By Amy Kalman, RN
Cindy (my cancer surviving friend I’ve told you about) lost her husband (and my longtime friend) Max to glioblastoma, a malignant brain cancer. My fondest childhood memories of Max involve computers and antennas and communication with techies far from home via ham radio. The world lost Max after a sustained period of treatment during which he suffered seizures, required assisted mobility, and lost the ability to speak.
So many people survive and beat cancer diagnosis and treatment on a daily basis, but the fact remains that some of our loved ones will die before successful treatment is found. Friends and family must cope with an enormous loss once those lives end. Cindy asked me to tell you (after reading the blog about her) that there is a difference between losing a chosen best friend and soul mate versus other relationship losses — like a parent or, even more difficult, a child.
She explains: “losing your spouse is like accidentally cutting yourself with a really sharp knife while cooking…it happens so quickly you don’t realize it until you’re bleeding. It keeps bleeding, so you get stitches. And then the stitches come out. And then a scab forms. And pieces of the scab fall off. And you bleed and re-scab. The wound finally heals into a scar. As time passes, it doesn’t hurt like it used to, but it’s a constant reminder of the accident. The physical pain goes away and you don’t remember it as badly as when it happened.”
Cindy then told me a story about one time she was playing mahjong (a Chinese game using dozens of tiles that my mother plays and I’ll never understand) with a few friends. Two women playing had also lost their husbands to cancer. The host begins to tell everyone the story of a woman she knew whose husband had recently died. Organizing their beautifully colored, shiny, noisy tiles, the two women were whispering and laughing. The host wanted to know what was so funny.
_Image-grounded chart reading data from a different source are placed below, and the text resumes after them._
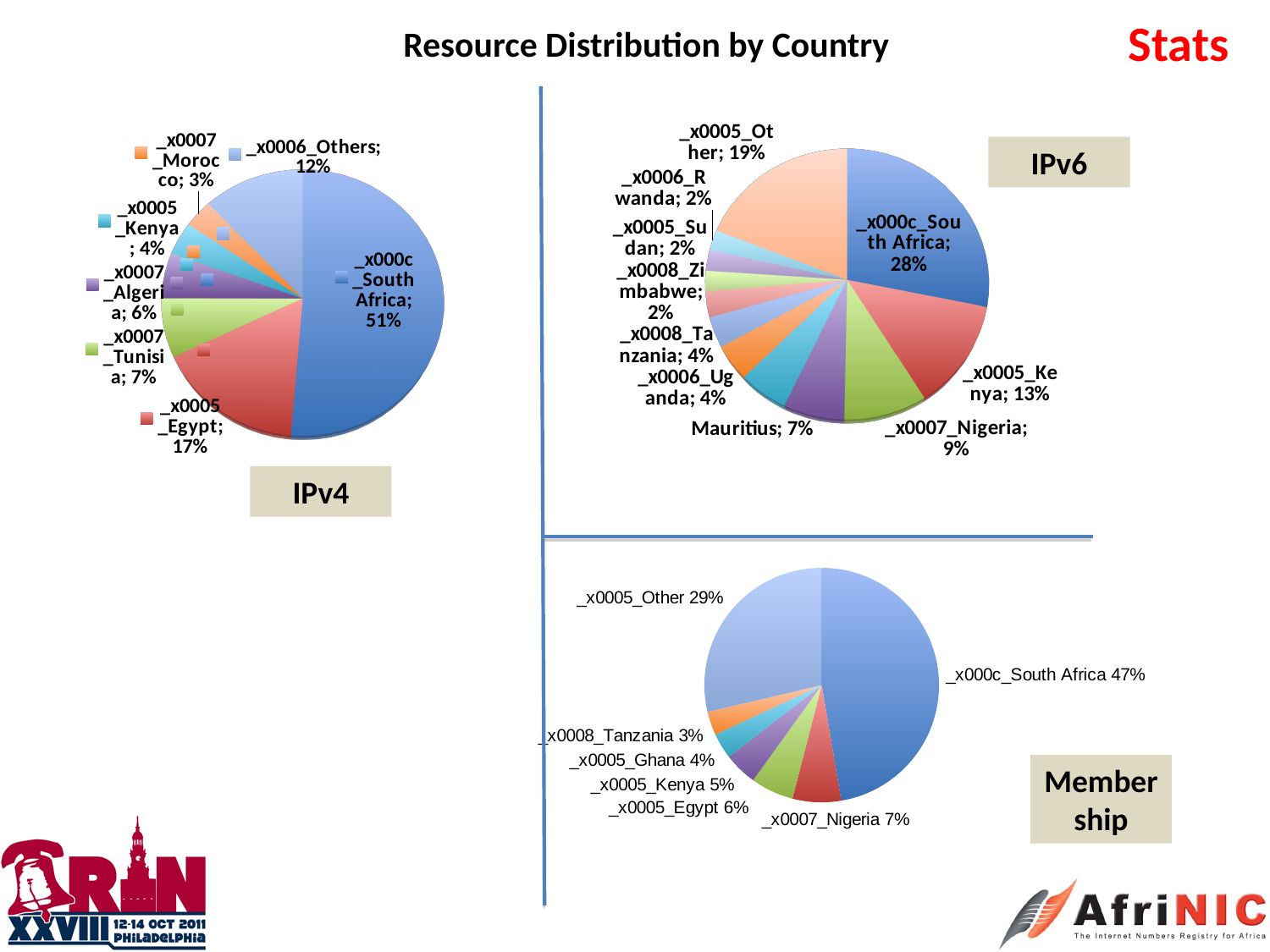
In the IPv6 pie chart, what is the difference between South Africa's share and Kenya's share? 15% In the IPv4 pie chart, what share does South Africa have? 51% In the IPv4 pie chart, which country has the largest share? South Africa In the IPv6 pie chart, what share does Mauritius have? 7% In the IPv4 pie chart, which is larger, Tunisia's share or Algeria's share? Tunisia In the Membership pie chart, what is the difference between Nigeria's share and Egypt's share? 1% How many slices does the IPv6 pie chart have? 12 In the Membership pie chart, which named country has the smallest share? Tanzania In the IPv6 pie chart, what share does Kenya have? 13% In the Membership pie chart, what share does South Africa have? 47% In the IPv4 pie chart, what share does Egypt have? 17% What type of chart is used for the Membership data? Pie chart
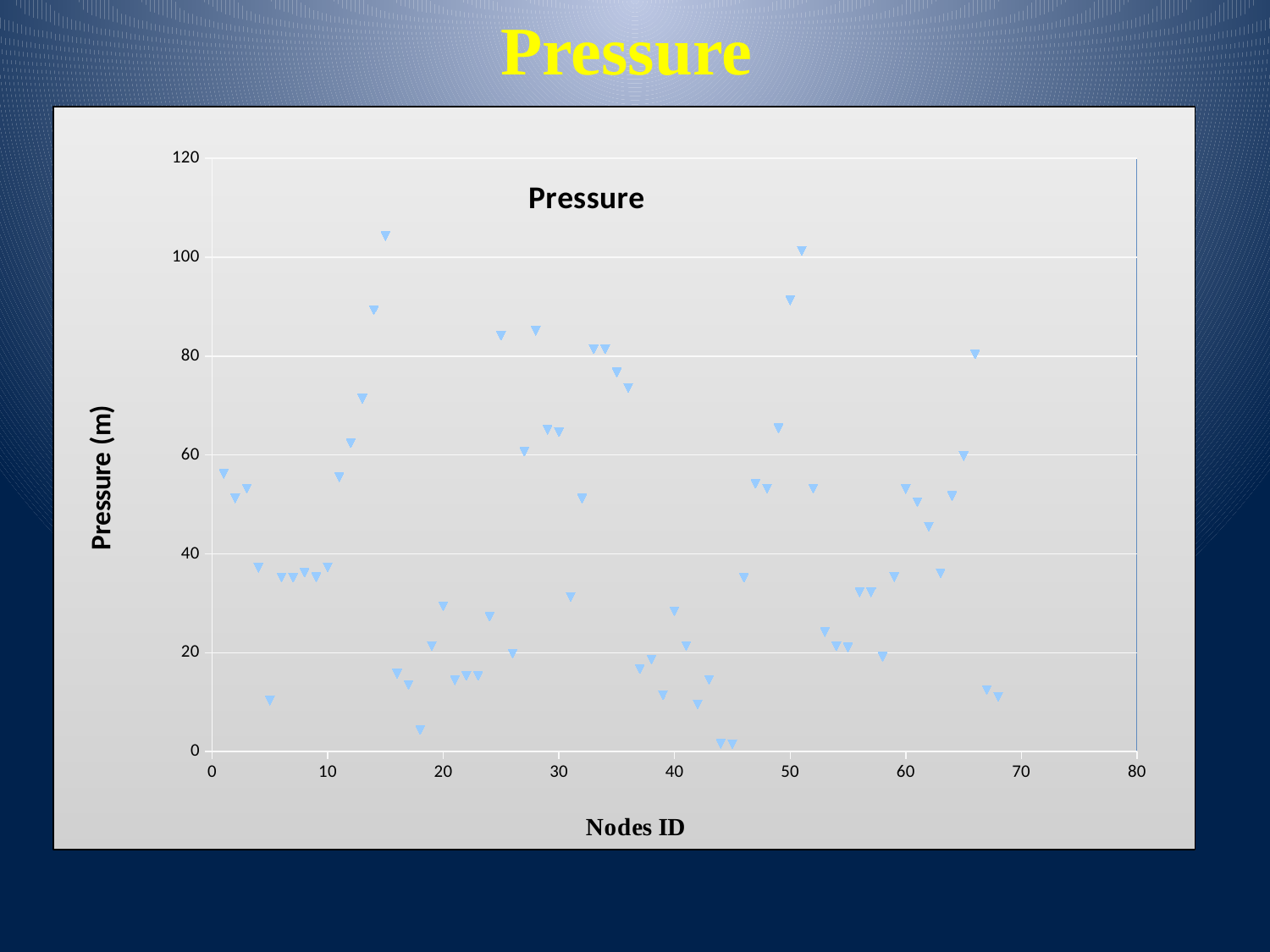
Is the pressure value for node 30 greater or less than 60? greater Is the pressure value for node 40 greater or less than 40? less Is the highest pressure value plotted on the chart greater or less than 100? greater What kind of chart is shown on the slide? scatter chart Which has the higher pressure value, node 30 or node 10? node 30 Which has the higher pressure value, node 50 or node 60? node 50 What is the label of the x axis of the chart? Nodes ID What is the title of the chart? Pressure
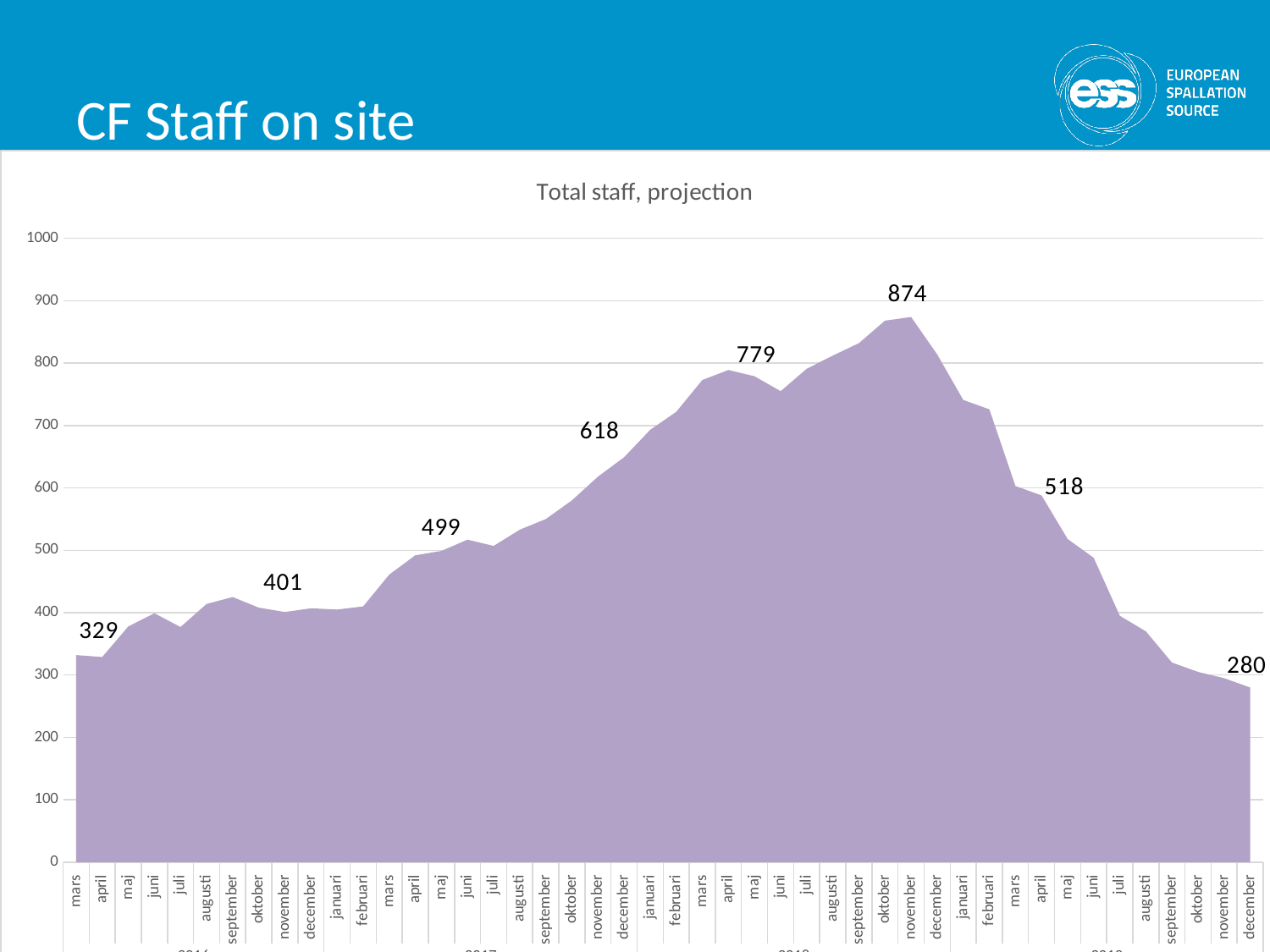
What is the difference between the highest labelled value (874) and the lowest labelled value (280)? 594 What is the highest value labelled on the chart? 874 What value is labelled at the last point on the right of the chart (december)? 280 What is the difference between the labelled values 779 and 618? 161 How many data labels are printed on the chart? 8 What is the lowest value labelled on the chart? 280 What kind of chart is shown on the slide? area chart What is the title of the chart? Total staff, projection Is the peak of the chart greater or less than 900? less Which is larger, the labelled value 499 or the labelled value 518? 518 After the peak of 874, do the values rise or fall towards the right end of the chart? fall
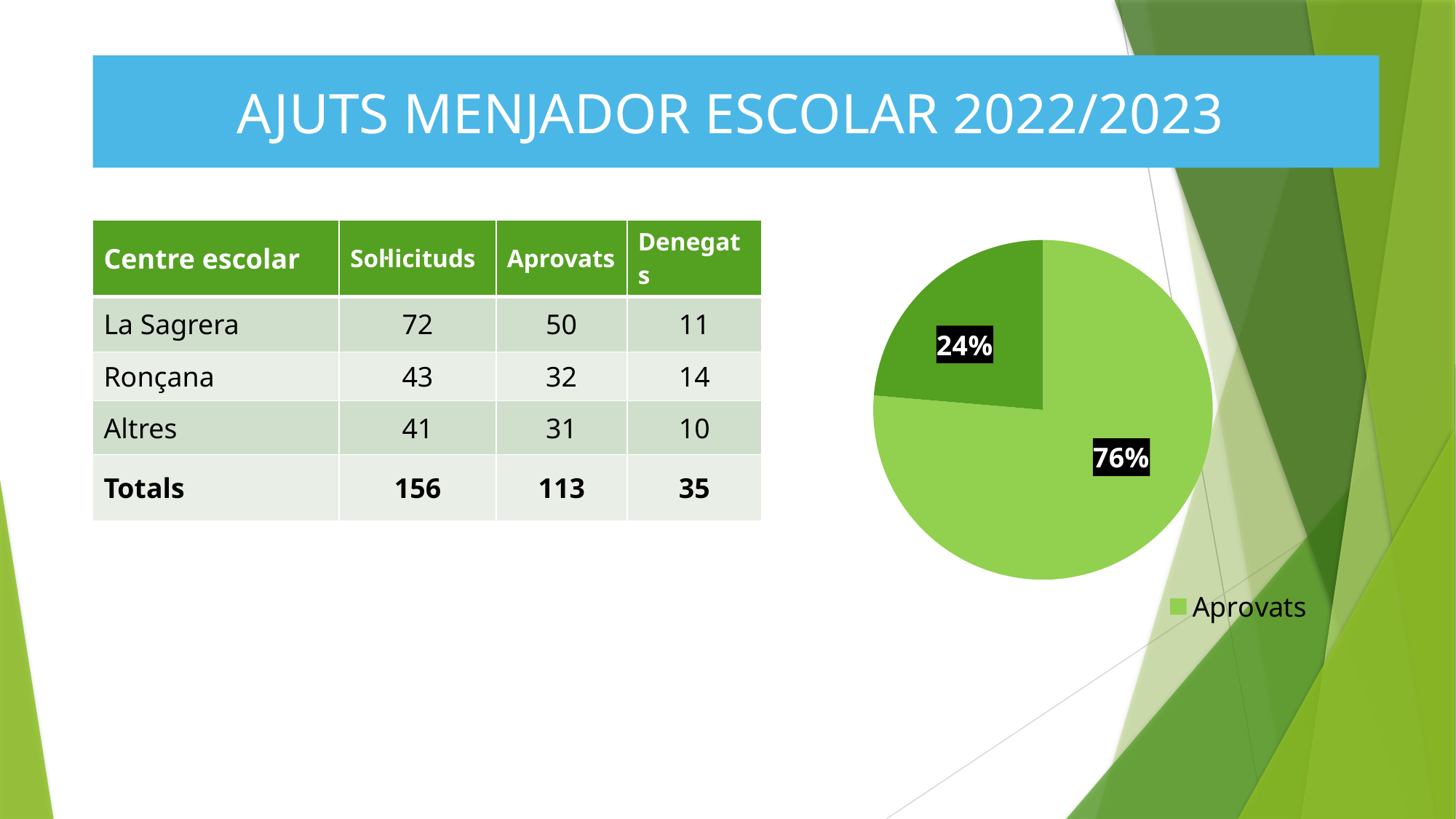
How many slices does the pie chart have? 2 What share of the pie chart does the Aprovats slice represent? 76% Which slice of the pie chart is the largest? Aprovats Which entry is listed in the pie chart's legend? Aprovats What is the largest percentage shown on the pie chart? 76% By how many percentage points does the larger slice of the pie chart exceed the smaller slice? 52 What percentage is shown on the smaller slice of the pie chart? 24% Is the share of the Aprovats slice greater or less than 50%? greater Is the Aprovats slice of the pie chart larger or smaller than the other slice? larger What is the smallest percentage shown on the pie chart? 24% What kind of chart is shown on the slide? pie chart What colour is the Aprovats slice of the pie chart? light green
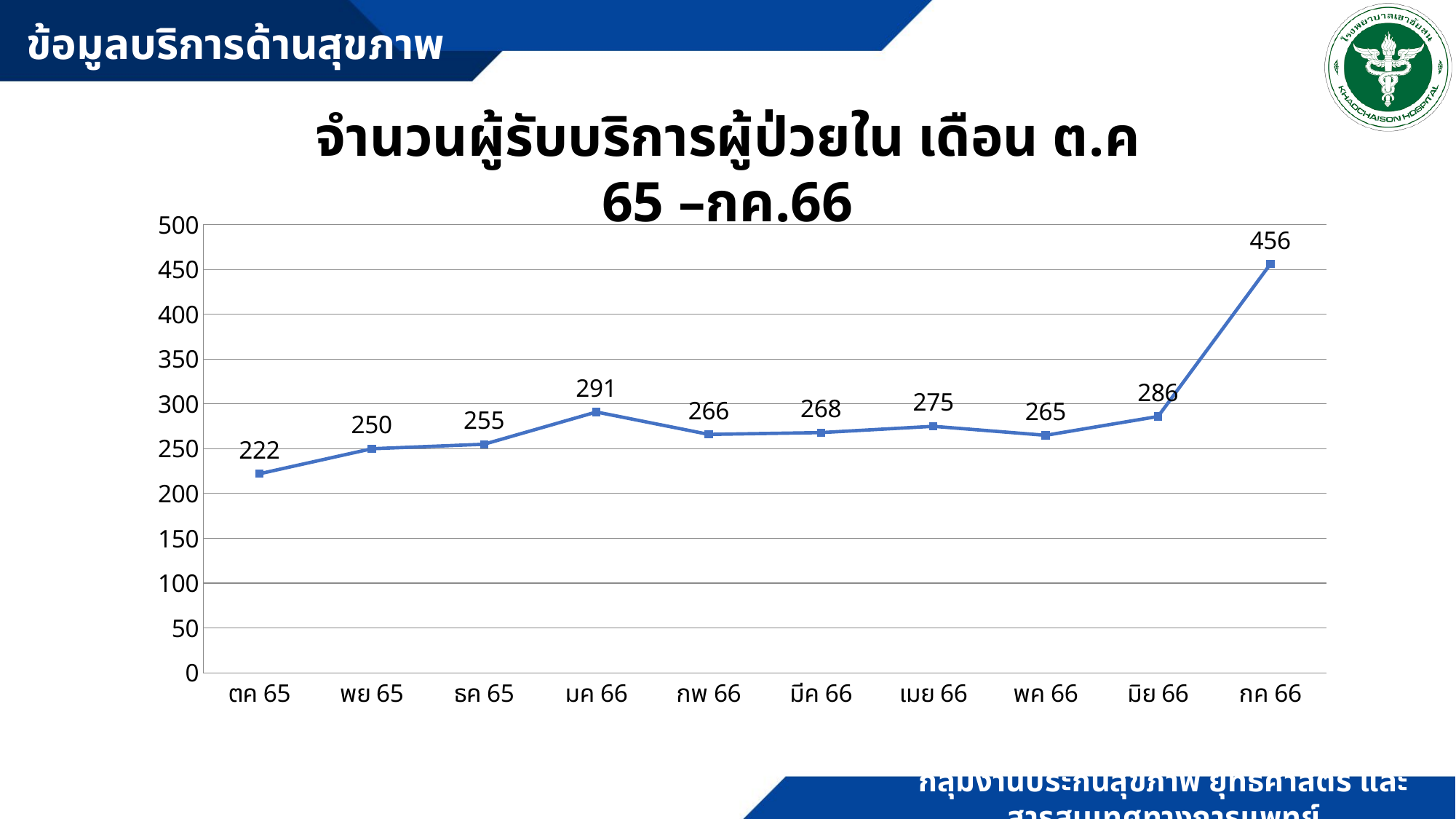
How many months are plotted on the chart? 10 What is the value for กค 66? 456 Is the value for พค 66 greater or less than 300? less What is the difference between the values for มค 66 and ตค 65? 69 Does the value rise or fall from มิย 66 to กค 66? rise What is the difference between the values for กค 66 and มิย 66? 170 What kind of chart is shown on the slide? line chart Which is larger, the value for มค 66 or the value for เมย 66? มค 66 What is the value for ตค 65? 222 What is the value for มค 66? 291 Which month has the highest value? กค 66 Which month has the lowest value? ตค 65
They turned to her and said “now she’s in the DHC too!” referring to their tongue-in-cheek name for those who have lost spouses.
The story left me speechless. Cindy saw my facial expression and reassured me: the bad memories sink, and the good memories rise to the surface, blurring your vision from the pain of history. It’s important to allow yourself time to feel and experience grief. Because with loss of loved ones comes strength in healing. Enough even to joke. But she’ll also tell you, she’d give anything to have her husband back, instead of just the memories.